For example, given replicationFactor of 4, a clockwise ring may be constructed with the following replica map: {{0, 2}, {2, 3}, {3, 1}, {1, 0}}
Each replica must be represented once as a key (source) and once as a value (destination).
debugContext – Optional DebugId and program name.

class ErrorProgram : public poplar::program::Program 

Public Functions

ErrorProgram(StringRef message, Tensor debugTensor, const DebugContext &debugContext = {})

Throw an error.

Prints out a message and then throws an error.

Parameters

message – String to print.
debugTensor – tensor that will be printed after the message to aid debugging.
debugContext – Optional DebugId and program name.

class Execute : public poplar::program::Program 

#include <Program.hpp>

Program that executes a compute set in the graph.

Public Functions

explicit Execute(ComputeSet cs, const DebugContext &debugContext = {})

Construct a graph execution program.

Parameters

cs – The compute set to execute.
debugContext – Optional DebugId and program name.

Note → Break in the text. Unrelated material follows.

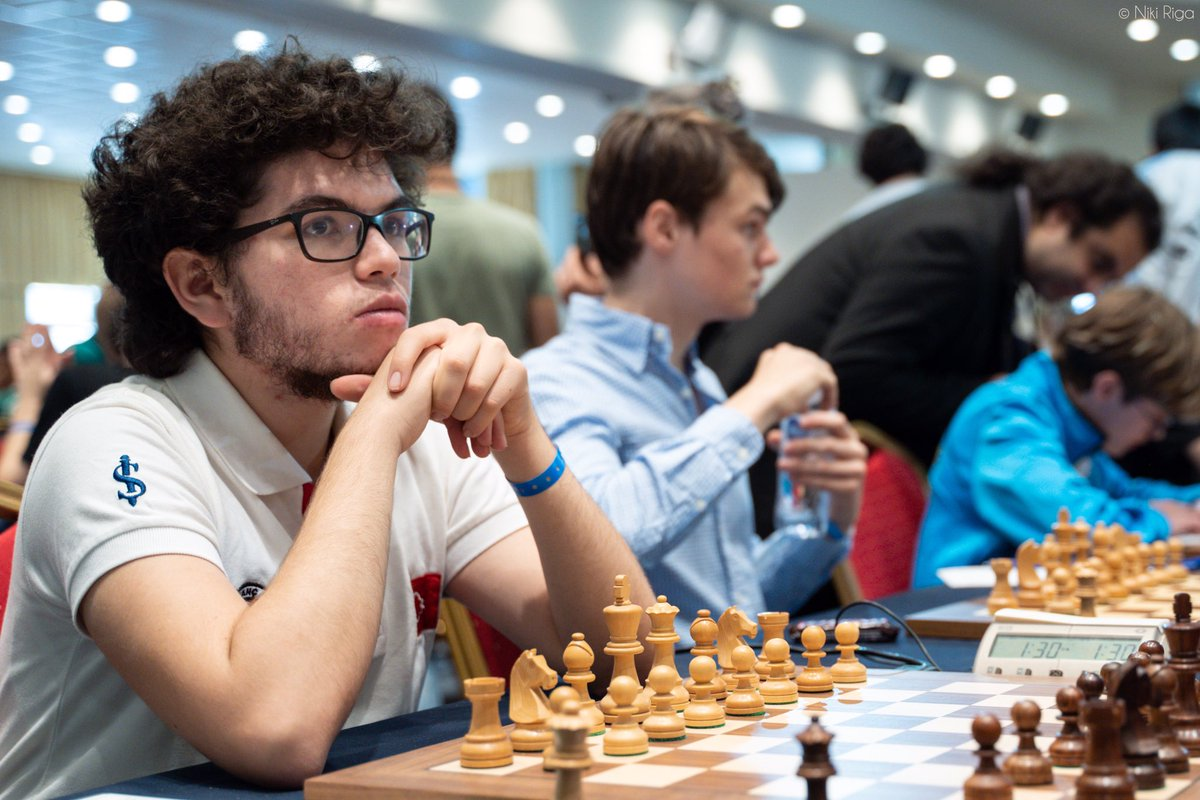 test Twitter Media - RT @chessingreece: World Youth Chess Championships just started!  Photos by @riga_niki  #ECCC2018 #chessingreece https://t.co/xWoevtFQv8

Execute(ComputeSet cs, Tensor t, const DebugContext &debugContext = {})

Construct a graph execution program and write the exit status to a scalar tensor.

The exit status is the logical and of the values returned by the compute() method of all the vertices in the compute set.

Deprecated:: Use vertices to explicitly write to a result Tensor instead.

See also

Vertex and MultiVertex

Parameters

cs – The compute set to execute.
t – The tensor to write the exit status to.
debugContext – Optional DebugId and program name.

class If : public poplar::program::Program 

#include <Program.hpp>

A program that runs one of two programs depending on the value of a scalar tensor.

Public Functions

If(Tensor predicate, const Program &trueBody, const Program &falseBody, const DebugContext &debugContext = {})

A program that executes trueBody or falseBody depending on the value of predicate.

You can pass an empty Sequence to either trueBody or falseBody if you don’t want that branch to do anything. Any non-zero value of the predicate is treated as true.

Parameters

predicate – The scalar tensor (of type BOOL, UNSIGNED_INT, INT, SHORT or UNSIGNED_SHORT) that determines which branch to execute.
trueBody – This program is run if the predicate is true.
falseBody – This program is run if the predicate is false.
debugContext – Optional DebugId and program name.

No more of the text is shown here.